• **DIRECTIONS FOR THIS TASK**: Reproduce the lines below, swapping every "glass pipette" for "glass dropper" and keeping everything else unchanged. Leave the pictures out.

* START *

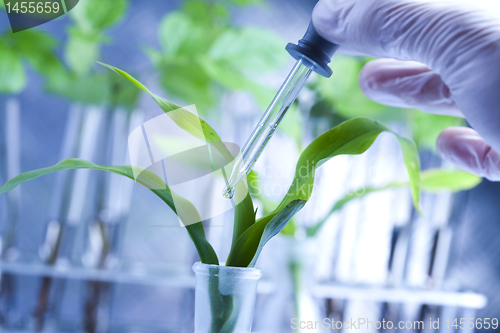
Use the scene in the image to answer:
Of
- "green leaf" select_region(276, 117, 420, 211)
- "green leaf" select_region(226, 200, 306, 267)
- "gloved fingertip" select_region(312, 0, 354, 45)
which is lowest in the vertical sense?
"green leaf" select_region(226, 200, 306, 267)

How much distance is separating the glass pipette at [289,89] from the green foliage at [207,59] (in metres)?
0.17

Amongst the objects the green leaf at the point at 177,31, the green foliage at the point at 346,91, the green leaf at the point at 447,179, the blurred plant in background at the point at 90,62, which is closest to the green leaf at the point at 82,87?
the blurred plant in background at the point at 90,62

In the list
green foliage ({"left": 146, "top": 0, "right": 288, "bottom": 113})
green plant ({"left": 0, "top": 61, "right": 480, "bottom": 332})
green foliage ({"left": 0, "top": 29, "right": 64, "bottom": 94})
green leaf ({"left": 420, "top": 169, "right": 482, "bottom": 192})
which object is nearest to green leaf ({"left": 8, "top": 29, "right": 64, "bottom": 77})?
green foliage ({"left": 0, "top": 29, "right": 64, "bottom": 94})

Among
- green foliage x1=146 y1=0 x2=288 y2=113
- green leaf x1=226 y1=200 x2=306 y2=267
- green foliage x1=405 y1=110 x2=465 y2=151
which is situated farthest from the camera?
green foliage x1=405 y1=110 x2=465 y2=151

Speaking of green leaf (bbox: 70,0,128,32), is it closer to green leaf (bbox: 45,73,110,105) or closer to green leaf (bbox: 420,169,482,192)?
green leaf (bbox: 45,73,110,105)

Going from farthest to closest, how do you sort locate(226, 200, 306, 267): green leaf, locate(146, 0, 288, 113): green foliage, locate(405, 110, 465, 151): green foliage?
locate(405, 110, 465, 151): green foliage, locate(146, 0, 288, 113): green foliage, locate(226, 200, 306, 267): green leaf

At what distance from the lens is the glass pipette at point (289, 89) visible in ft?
0.67

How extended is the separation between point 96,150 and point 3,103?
0.64ft

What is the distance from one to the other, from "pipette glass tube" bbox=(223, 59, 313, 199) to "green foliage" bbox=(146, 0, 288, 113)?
165 mm

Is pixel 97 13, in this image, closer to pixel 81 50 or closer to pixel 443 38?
pixel 81 50

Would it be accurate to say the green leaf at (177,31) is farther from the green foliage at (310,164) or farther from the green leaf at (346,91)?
the green foliage at (310,164)

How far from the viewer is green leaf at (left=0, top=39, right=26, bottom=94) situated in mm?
462

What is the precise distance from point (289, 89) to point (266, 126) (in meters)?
0.03

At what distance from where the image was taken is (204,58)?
42 centimetres
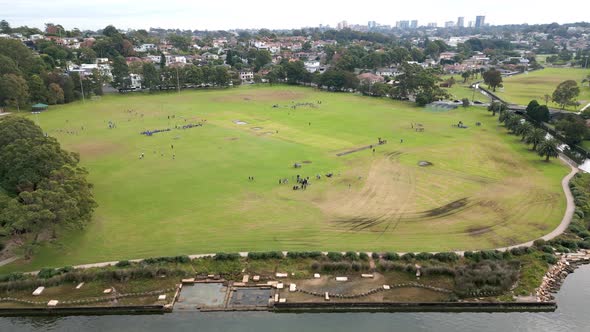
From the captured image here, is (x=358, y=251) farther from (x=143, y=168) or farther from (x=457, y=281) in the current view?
(x=143, y=168)

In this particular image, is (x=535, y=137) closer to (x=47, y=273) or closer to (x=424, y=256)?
(x=424, y=256)

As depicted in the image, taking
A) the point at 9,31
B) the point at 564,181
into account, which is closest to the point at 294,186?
the point at 564,181

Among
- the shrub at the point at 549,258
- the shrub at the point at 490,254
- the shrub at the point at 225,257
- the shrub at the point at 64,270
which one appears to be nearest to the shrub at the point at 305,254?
the shrub at the point at 225,257

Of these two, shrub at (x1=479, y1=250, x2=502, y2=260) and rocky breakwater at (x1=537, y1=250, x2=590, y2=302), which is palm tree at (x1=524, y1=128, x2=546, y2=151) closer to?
rocky breakwater at (x1=537, y1=250, x2=590, y2=302)

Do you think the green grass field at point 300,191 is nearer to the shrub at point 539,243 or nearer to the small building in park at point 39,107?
the shrub at point 539,243

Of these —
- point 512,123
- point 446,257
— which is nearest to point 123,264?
point 446,257
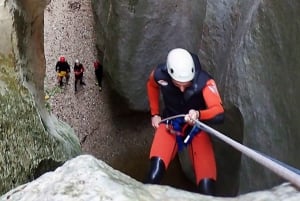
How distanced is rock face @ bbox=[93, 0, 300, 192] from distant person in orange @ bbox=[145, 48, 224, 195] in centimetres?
33

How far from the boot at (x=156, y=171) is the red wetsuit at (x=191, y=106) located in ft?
0.11

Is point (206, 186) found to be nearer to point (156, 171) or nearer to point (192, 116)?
point (156, 171)

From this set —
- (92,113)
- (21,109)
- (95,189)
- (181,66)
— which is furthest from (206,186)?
(92,113)

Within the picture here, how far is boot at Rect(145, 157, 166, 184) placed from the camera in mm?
3758

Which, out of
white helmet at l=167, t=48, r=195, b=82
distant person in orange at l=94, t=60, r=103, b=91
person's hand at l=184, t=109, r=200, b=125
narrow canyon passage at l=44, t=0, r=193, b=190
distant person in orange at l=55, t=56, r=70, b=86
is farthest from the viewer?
distant person in orange at l=94, t=60, r=103, b=91

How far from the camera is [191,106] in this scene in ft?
12.3

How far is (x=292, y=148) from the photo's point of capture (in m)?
3.29

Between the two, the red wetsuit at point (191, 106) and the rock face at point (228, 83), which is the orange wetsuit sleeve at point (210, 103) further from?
the rock face at point (228, 83)

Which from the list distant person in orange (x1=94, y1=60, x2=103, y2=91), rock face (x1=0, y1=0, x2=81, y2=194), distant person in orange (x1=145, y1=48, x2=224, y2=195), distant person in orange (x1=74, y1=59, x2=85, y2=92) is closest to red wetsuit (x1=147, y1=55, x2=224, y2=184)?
distant person in orange (x1=145, y1=48, x2=224, y2=195)

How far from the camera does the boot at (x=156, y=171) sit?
12.3 feet

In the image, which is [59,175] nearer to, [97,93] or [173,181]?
[173,181]

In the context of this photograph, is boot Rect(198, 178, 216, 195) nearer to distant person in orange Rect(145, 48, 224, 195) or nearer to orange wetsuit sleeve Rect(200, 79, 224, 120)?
distant person in orange Rect(145, 48, 224, 195)

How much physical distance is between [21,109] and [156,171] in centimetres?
98

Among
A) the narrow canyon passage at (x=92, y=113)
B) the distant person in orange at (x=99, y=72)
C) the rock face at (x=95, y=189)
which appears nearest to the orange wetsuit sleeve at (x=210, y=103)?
the rock face at (x=95, y=189)
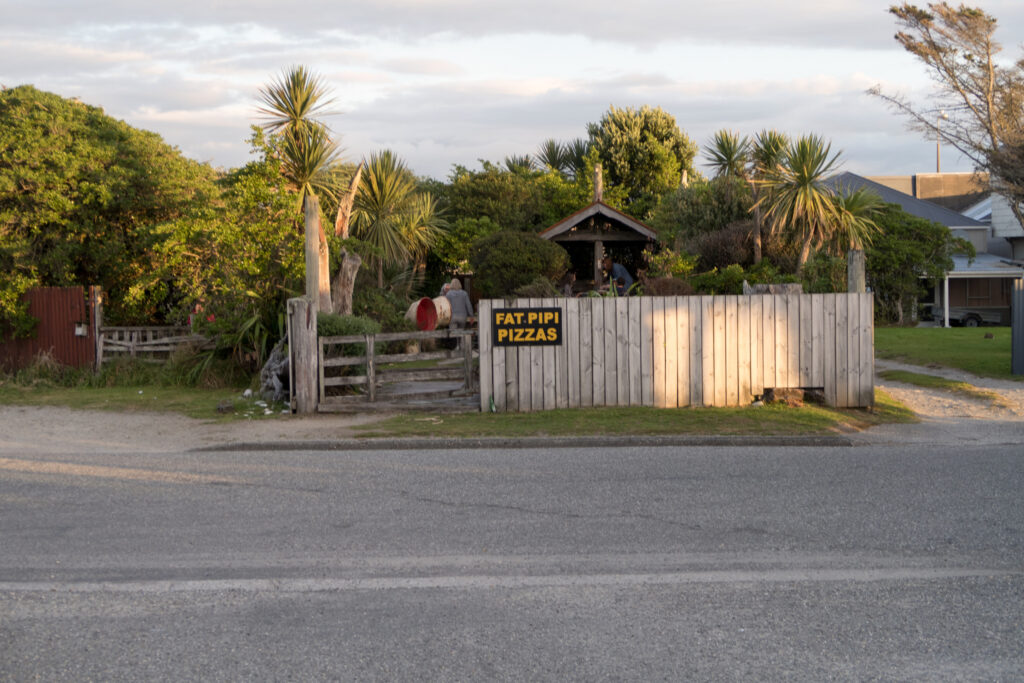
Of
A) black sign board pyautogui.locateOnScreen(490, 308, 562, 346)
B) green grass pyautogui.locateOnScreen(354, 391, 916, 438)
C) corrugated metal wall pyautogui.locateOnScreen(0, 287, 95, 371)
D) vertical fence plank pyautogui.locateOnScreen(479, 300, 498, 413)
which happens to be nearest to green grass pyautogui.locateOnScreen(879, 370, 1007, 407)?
green grass pyautogui.locateOnScreen(354, 391, 916, 438)

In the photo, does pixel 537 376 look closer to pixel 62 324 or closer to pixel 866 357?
pixel 866 357

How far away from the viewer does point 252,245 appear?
18.5 m

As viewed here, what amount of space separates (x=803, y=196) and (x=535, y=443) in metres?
14.8

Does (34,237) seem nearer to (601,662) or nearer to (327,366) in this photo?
(327,366)

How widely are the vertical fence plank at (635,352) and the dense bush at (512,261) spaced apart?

* END *

• **SOLUTION FOR THIS PROBLEM**:
Use the scene in the image to answer:
Of
- "green leaf" select_region(276, 117, 420, 211)
- "green leaf" select_region(226, 200, 306, 267)
- "gloved fingertip" select_region(312, 0, 354, 45)
which is lowest in the vertical sense?
"green leaf" select_region(226, 200, 306, 267)

How much distance is separating the glass dropper at [289,89] from the green foliage at [207,59] (in metres)?
0.17

Amongst the objects the green leaf at the point at 177,31, the green foliage at the point at 346,91, the green leaf at the point at 447,179, the blurred plant in background at the point at 90,62, which is closest to the green leaf at the point at 82,87?
the blurred plant in background at the point at 90,62

In the list
green foliage ({"left": 146, "top": 0, "right": 288, "bottom": 113})
green plant ({"left": 0, "top": 61, "right": 480, "bottom": 332})
green foliage ({"left": 0, "top": 29, "right": 64, "bottom": 94})
green leaf ({"left": 420, "top": 169, "right": 482, "bottom": 192})
which object is nearest to green leaf ({"left": 8, "top": 29, "right": 64, "bottom": 77})?
green foliage ({"left": 0, "top": 29, "right": 64, "bottom": 94})

Among
- green foliage x1=146 y1=0 x2=288 y2=113
- green leaf x1=226 y1=200 x2=306 y2=267
- green foliage x1=405 y1=110 x2=465 y2=151
which is situated farthest from the camera?
green foliage x1=405 y1=110 x2=465 y2=151

Speaking of green leaf (bbox: 70,0,128,32), is it closer to green leaf (bbox: 45,73,110,105) or closer to green leaf (bbox: 420,169,482,192)?
green leaf (bbox: 45,73,110,105)

Going from farthest to closest, how do you sort locate(226, 200, 306, 267): green leaf, locate(146, 0, 288, 113): green foliage, locate(405, 110, 465, 151): green foliage?
locate(405, 110, 465, 151): green foliage, locate(146, 0, 288, 113): green foliage, locate(226, 200, 306, 267): green leaf

At what distance from the lens is the glass dropper at point (289, 89) visible in ft?
0.67

How extended is the separation between point 96,150 and point 3,103?
0.64ft

What is the distance from one to the other, from "pipette glass tube" bbox=(223, 59, 313, 199) to "green foliage" bbox=(146, 0, 288, 113)?
165 mm

Is pixel 97 13, in this image, closer to pixel 81 50 or closer to pixel 443 38?
pixel 81 50

Would it be accurate to say the green leaf at (177,31) is farther from the green foliage at (310,164) or farther from the green leaf at (346,91)?
the green foliage at (310,164)

How far from the viewer is green leaf at (left=0, top=39, right=26, bottom=94) situated in mm?
462

What is the precise distance from point (289, 89) to point (266, 126) (in meters)?
0.03

At what distance from where the image was taken is (204,58)?
42 centimetres
From the captured image here, is (x=358, y=251) farther from (x=143, y=168) or farther from (x=457, y=281) in the current view?
(x=143, y=168)

In this particular image, is (x=535, y=137) closer to (x=47, y=273) or closer to (x=424, y=256)?
(x=424, y=256)

As depicted in the image, taking
A) the point at 9,31
B) the point at 564,181
into account, which is closest to the point at 294,186?
the point at 564,181

Among
- the shrub at the point at 549,258
- the shrub at the point at 490,254
- the shrub at the point at 225,257
- the shrub at the point at 64,270
which one appears to be nearest to the shrub at the point at 305,254?
the shrub at the point at 225,257

Of these two, shrub at (x1=479, y1=250, x2=502, y2=260) and rocky breakwater at (x1=537, y1=250, x2=590, y2=302), which is palm tree at (x1=524, y1=128, x2=546, y2=151) closer to?
rocky breakwater at (x1=537, y1=250, x2=590, y2=302)

Do you think the green grass field at point 300,191 is nearer to the shrub at point 539,243 or nearer to the small building in park at point 39,107?
the shrub at point 539,243

Of these —
- point 512,123
- point 446,257
— which is nearest to point 123,264?
point 446,257
How distanced is rock face @ bbox=[93, 0, 300, 192] from distant person in orange @ bbox=[145, 48, 224, 195] in centimetres?
33

How far from the boot at (x=156, y=171) is the red wetsuit at (x=191, y=106) located in ft?
0.11

Is point (206, 186) found to be nearer to point (156, 171) or nearer to point (192, 116)?
point (156, 171)

From this set —
- (92,113)
- (21,109)
- (95,189)
- (181,66)
— which is furthest from (206,186)?
(92,113)

Within the picture here, how far is boot at Rect(145, 157, 166, 184) placed from the camera in mm?
3758

Which, out of
white helmet at l=167, t=48, r=195, b=82
distant person in orange at l=94, t=60, r=103, b=91
person's hand at l=184, t=109, r=200, b=125
narrow canyon passage at l=44, t=0, r=193, b=190
distant person in orange at l=55, t=56, r=70, b=86
is farthest from the viewer?
distant person in orange at l=94, t=60, r=103, b=91

How far from the camera is [191,106] in this scene in ft?
12.3

How far is (x=292, y=148) from the photo's point of capture (in m)?
3.29

Between the two, the red wetsuit at point (191, 106) and the rock face at point (228, 83), which is the orange wetsuit sleeve at point (210, 103) further from?
the rock face at point (228, 83)

Which from the list distant person in orange (x1=94, y1=60, x2=103, y2=91), rock face (x1=0, y1=0, x2=81, y2=194), distant person in orange (x1=145, y1=48, x2=224, y2=195), distant person in orange (x1=74, y1=59, x2=85, y2=92) is closest to red wetsuit (x1=147, y1=55, x2=224, y2=184)?
distant person in orange (x1=145, y1=48, x2=224, y2=195)

How far from the camera does the boot at (x=156, y=171) sit?
12.3 feet

In the image, which is [59,175] nearer to, [97,93] or [173,181]?
[173,181]

In the context of this photograph, is boot Rect(198, 178, 216, 195) nearer to distant person in orange Rect(145, 48, 224, 195) or nearer to orange wetsuit sleeve Rect(200, 79, 224, 120)?
distant person in orange Rect(145, 48, 224, 195)

How much physical distance is between [21,109] and [156,171] in centimetres?
98

Among
A) the narrow canyon passage at (x=92, y=113)
B) the distant person in orange at (x=99, y=72)
C) the rock face at (x=95, y=189)
which appears nearest to the orange wetsuit sleeve at (x=210, y=103)?
the rock face at (x=95, y=189)
Of
A) black sign board pyautogui.locateOnScreen(490, 308, 562, 346)
B) green grass pyautogui.locateOnScreen(354, 391, 916, 438)
C) corrugated metal wall pyautogui.locateOnScreen(0, 287, 95, 371)
D) vertical fence plank pyautogui.locateOnScreen(479, 300, 498, 413)
which happens to be nearest to green grass pyautogui.locateOnScreen(879, 370, 1007, 407)?
green grass pyautogui.locateOnScreen(354, 391, 916, 438)

In the photo, does pixel 537 376 look closer to pixel 62 324 or closer to pixel 866 357?
pixel 866 357

How far away from the viewer does point 252,245 appear?
18.5 m

As viewed here, what amount of space separates (x=803, y=196) and (x=535, y=443) in metres?
14.8

Does (34,237) seem nearer to (601,662) or nearer to (327,366) in this photo?
(327,366)

How widely are the vertical fence plank at (635,352) and the dense bush at (512,261) spaced apart?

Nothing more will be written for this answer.